Recorded information ->
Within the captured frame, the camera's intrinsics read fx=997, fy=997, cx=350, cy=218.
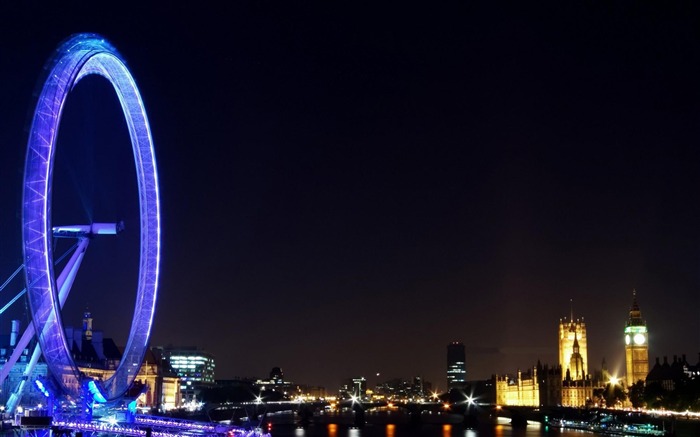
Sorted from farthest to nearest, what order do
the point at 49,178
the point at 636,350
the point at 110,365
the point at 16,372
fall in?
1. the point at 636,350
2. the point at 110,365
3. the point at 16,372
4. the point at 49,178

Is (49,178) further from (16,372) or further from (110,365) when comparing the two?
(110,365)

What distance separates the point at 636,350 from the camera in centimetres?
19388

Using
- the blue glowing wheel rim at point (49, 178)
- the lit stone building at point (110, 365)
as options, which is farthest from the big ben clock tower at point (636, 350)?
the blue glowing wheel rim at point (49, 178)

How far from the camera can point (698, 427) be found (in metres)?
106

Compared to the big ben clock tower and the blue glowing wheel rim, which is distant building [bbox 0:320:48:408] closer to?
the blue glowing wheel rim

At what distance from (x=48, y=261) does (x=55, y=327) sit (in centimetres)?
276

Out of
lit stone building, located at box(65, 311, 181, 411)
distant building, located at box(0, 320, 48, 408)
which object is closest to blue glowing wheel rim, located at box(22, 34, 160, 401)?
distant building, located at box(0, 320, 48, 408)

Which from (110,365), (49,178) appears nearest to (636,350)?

==

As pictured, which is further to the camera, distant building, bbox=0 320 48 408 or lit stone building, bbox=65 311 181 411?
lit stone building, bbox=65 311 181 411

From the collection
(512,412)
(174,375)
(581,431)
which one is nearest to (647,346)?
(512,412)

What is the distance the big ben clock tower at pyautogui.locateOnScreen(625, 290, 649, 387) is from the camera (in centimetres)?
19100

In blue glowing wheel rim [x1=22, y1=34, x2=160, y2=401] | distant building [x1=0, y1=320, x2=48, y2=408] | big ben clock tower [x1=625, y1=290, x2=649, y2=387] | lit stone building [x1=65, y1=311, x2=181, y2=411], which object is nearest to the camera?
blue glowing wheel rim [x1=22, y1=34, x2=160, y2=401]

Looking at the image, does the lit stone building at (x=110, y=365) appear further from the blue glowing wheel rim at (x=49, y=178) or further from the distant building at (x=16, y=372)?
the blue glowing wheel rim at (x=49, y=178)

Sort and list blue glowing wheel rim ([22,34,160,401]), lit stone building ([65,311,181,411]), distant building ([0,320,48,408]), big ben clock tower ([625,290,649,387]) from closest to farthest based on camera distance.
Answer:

Work required ->
Rewrite the records above as a numbered list, from the line with "Within the captured" up to and including the line with "4. the point at 49,178". Skip blank lines and leave the pictures out.

Expected answer ->
1. Within the captured frame, the camera's intrinsics read fx=997, fy=997, cx=350, cy=218.
2. Sorted from farthest to nearest, what order do
3. the point at 49,178
4. the point at 636,350
5. the point at 110,365
6. the point at 16,372
7. fall in?
8. 1. the point at 636,350
9. 2. the point at 110,365
10. 3. the point at 16,372
11. 4. the point at 49,178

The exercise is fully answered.